The key point was that a much feared crash in house prices, dragging down consumer spending and economic activity and housing and consumer related shares did not eventuate. While the resources boom helped offset housing related softness in Australia, this was less of an issue in states like Victoria and NSW (where house prices have still not collapsed) and has certainly been less of an issue in the UK. The main factor contributing to a soft landing has been the absence of a sharp rise in interest rates or unemployment causing debt servicing problems and forced selling by home owners.
Expect a soft landing in the US
Drawing in part on the UK and Australian experience there is good reason to expect the US will have a soft landing:
·First, the UK and Australian experience suggest that in the absence of sharply higher interest rates or unemployment there is no reason to expect house prices to collapse. With underlying inflation remaining relatively constrained and increasing evidence the US economy is slowing, aggressively higher interest rates are unlikely. We expect the Fed to soon go on hold, probably leaving rates flat at its late June meeting.
·Thirdly, around 80% of US mortgages are fixed rate loans meaning that borrowers are mostly protected from higher interest rates thereby helping to avoid debt servicing problems and forced sales. This contrasts with the situation in Australia, where 80% or so of mortgages are variable rate, and in the UK.
·Finally, theUS housing boom has been milder than in the UK or Australia suggesting less risk of a collapse.
Our assessment is that the US housing downturn will see US growth slow but not collapse. We are looking for a mid-cycle slowdown much as occurred in 1986 or 1995 where US growth slowed to around 2.5% providing a positive environment for financial assets.
Is a US housing downturn good or bad for shares?
Many worry that a US housing market slump will be bad news for the US share market. Certainly there is reason to be concerned. Slower consumer spending and housing construction activity may be bad news for retail, building material and homebuilder shares and slower credit growth may be bad news for banks. If inflationary indicators remain high for a while, as is often the case because inflation lags the economic cycle, and housing continues to slow, talk of stagflation will start to do the rounds as it seems to with rather boring regularity.[1] However, a weakening housing market has a number of positives for the share market:
·Weaker housing and consumer spending will take pressure off US interest rates, although this doesn’t rule out a period of short term nervousness as investors fret about stagflation or a hard landing; and
·Investors will likely switch from housing to other assets, possibly shares, on perceptions that housing has had its day and that the fall in residential rental yields makes housing a less attractive investment.
The ending of the housing bubble in the UK and Australia has been positive for shares. As house prices have slowed or stagnated over the last 2 years, share prices (and not just resources stocks) in both countries have moved significantly higher. By contrast US shares are up only marginally over the last two years thanks to the Fed having “its foot on the brake”.

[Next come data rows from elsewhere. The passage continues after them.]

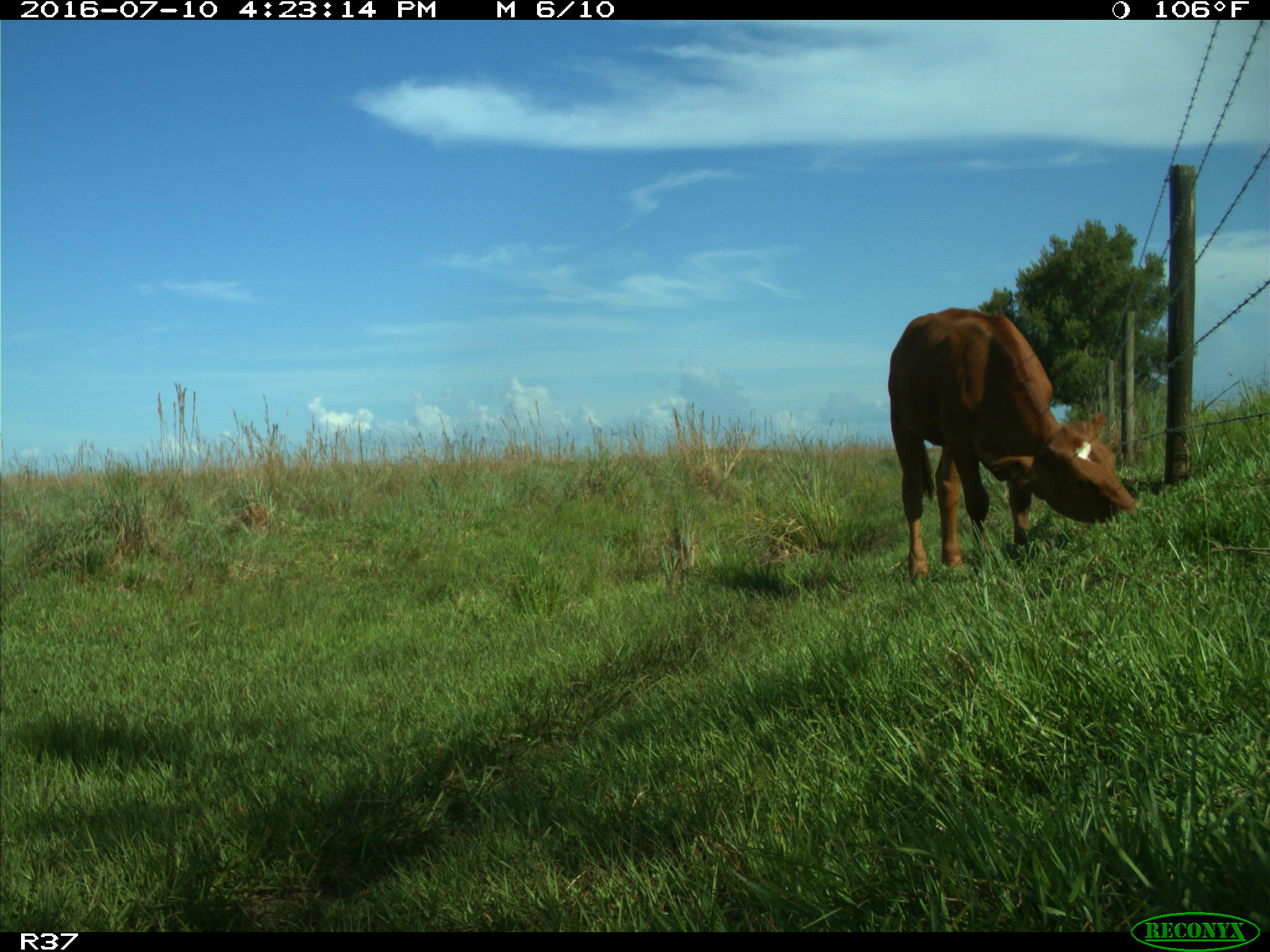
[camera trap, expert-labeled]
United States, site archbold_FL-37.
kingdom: Animalia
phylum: Chordata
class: Mammalia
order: Artiodactyla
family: Bovidae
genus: Bos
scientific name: Bos taurus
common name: domestic cow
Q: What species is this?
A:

Which way it goes in the US will depend on how the housing boom ends. We expect UShouse prices will simply stagnate, as opposed to collapse.
Conclusion
A US housing downturn is likely to lead to a slowdown in US consumer spending and economic growth over the year ahead. However, the UK and Australian experiences post their housing bubbles suggest that US house prices are unlikely to collapse, US economic growth will slow but will still remain reasonable and that the ending of the US house price bubble will ultimately be positive for shares as it takes pressure off US interest rates. A soft landing in US growth should in turn be positive for global growth and share markets and help ensure the current weakness in metal prices and resources stocks is short lived.
By Dr Shane Oliver, chief economist and head of investment strategy with AMP Capital Investors.*
[1] Stagflation described the chronic economic stagnation & very high inflation (10% or so) of the 1970s. It should not be used to describe the normal very short term cyclical phenomenon where growth slows before inflation does.